■ Document text:
I do not care for Brussels sprouts, but...
I really dislike Brussels sprouts, but I know how incredibly healthy they are for you. According to the website Healthline, a half cup of these miniature cabbages is rich in vitamin K, vitamin C, and omega-3 fatty acids. (If you want to learn more, the article is linked below).
Therefore, instead of writing them off as gross vegetables, I kept making them until I found something I liked. I bring you roasted Brussels sprouts with tahini dressing.
You'll love this recipe because it's...
30 minutes or less
quick and easy
actually a delicious way to eat Brussels sprouts
it has bacon...
Prep the Brussels sprouts with tahini dressing...
Start by washing, and prepping, about 4.5 cups of Brussels sprouts. You can use frozen, but I prefer fresh. Depending on the size, halve or quarter each of them; then, in a large bowl, toss with spices. Start with a tablespoon of olive oil and a large pinch of salt.
Next, sprinkle cinnamon, nutmeg, salt, and pepper, then cook for about thirty minutes at 450 degrees Fahrenheit. When it's done, it shouldn't be mushy, but you should be able to stab it with a fork.
Make the bacon and dressing...
While the Brussels sprouts are roasting, make the bacon and tahini dressing. I made the bacon on the stove, but you can do it in the oven if that is easier for you. After the bacon cools, crumble it
In the meantime, make the dressing. When I make homemade dressings, I use a mason jar because shaking is much easier than whisking to combine. However, tahini can clump up, so you may have to break it down with a fork.
This dressing is very simple and goes with almost anything. Just throw all of the ingredients into the jar, and give it a shake. Make sure you taste this dressing first. If the tahini dressing is too bitter, add a teaspoon of maple syrup until it's sweet enough for you. Many times I have had to add more than two teaspoons of maple syrup.

■ Given material:
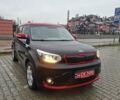 Чорний Кіа Soul EV, об'ємом двигуна 0 л та пробігом 98 тис. км за 6600 $, фото 24 на Automoto.ua
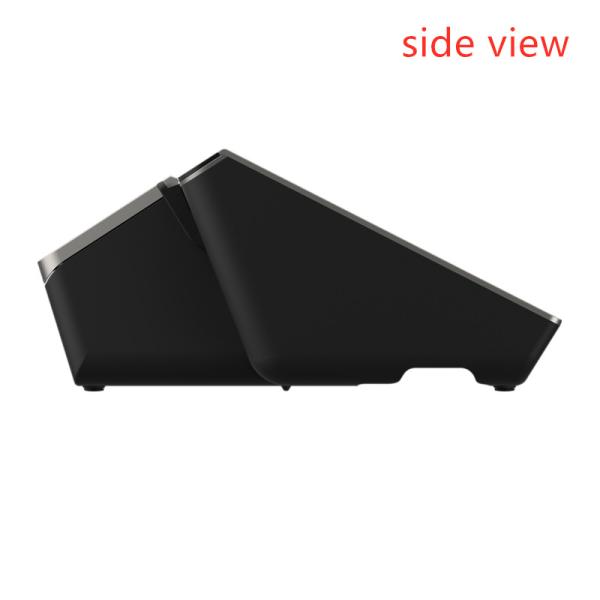 60mm Printer Battery Desktop POS Portable Easy To Use For Restaurants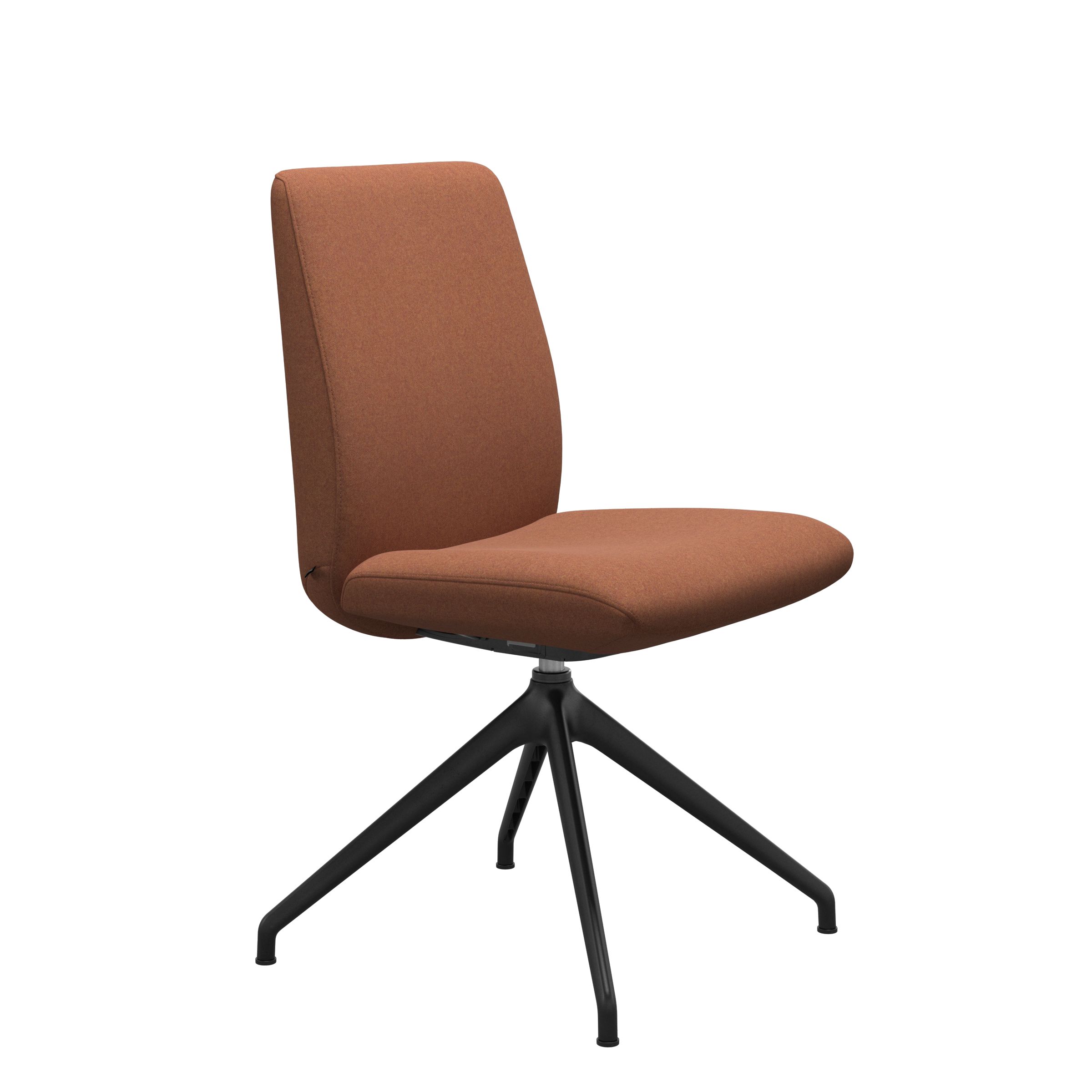 Stressless Laurel (L) Low Back D350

■ What you are asked to do:
Pick up the roasted Brussels sprouts recipe above right after its last sentence and write what comes next.

■ Written response:
Toss Brussels sprouts and bacon with half of the dressing, or until lightly coated. Add salt and pepper to taste. I decided to top mine with toasty squash seeds to add a little crunch, but walnuts would be good, too.
Boom, done. An actually delightful way to eat Brussels Sprouts. Make sure to serve it hot!
Here are some other recipe(s) I think you might enjoy…
*Learn more about Brussels sprouts by reading this Healthline article:
- 1 lbs Brussel sprouts
- 1 large pinch of Salt
- ¼ teaspoon ground nutmeg
- ¼ teaspoon ground cinnamon
- 1 tablespoon olive oil
- Pepper to taste
Lemon tahini dressing
- 2 tablespoon tahini
- 1 tablespoon pure maple syrup, more to taste
- 1 small lemon, juice + zest
- 1 teaspoon stone ground mustard
- 2 cloves garlic, grated
- ¼ c olive oil
- 1 tablespoon fresh thyme
- 2 tablespoon water to thin,, or more
- S + P
- Bacon, crumbled
- crushed walnuts
- pumpkin, sunflower or squash seeds
- Preheat oven to 450 degrees F, and line a baking sheet with parchment paper.
- Next, halve Brussels sprouts
- Toss the Brussels sprouts in olive oil, grated ginger, grated garlic, nutmeg, cinnamon, a large pinch of salt and freshly cracked black pepper.
- Lay onto a baking sheet, and cook until the Brussels sprouts are fork-tender, about 25 mins.
- In a mason jar, add in tahini dressing ingredients. Break up the tahini with a whisk or fork. Cap the mason jar and shake vigorously. Thin with water until you reach the consistency that you want.
- In a bowl, toss warm, roasted Brussels sprouts, crumbled bacon and half of the tahini dressing.
- Serve warm.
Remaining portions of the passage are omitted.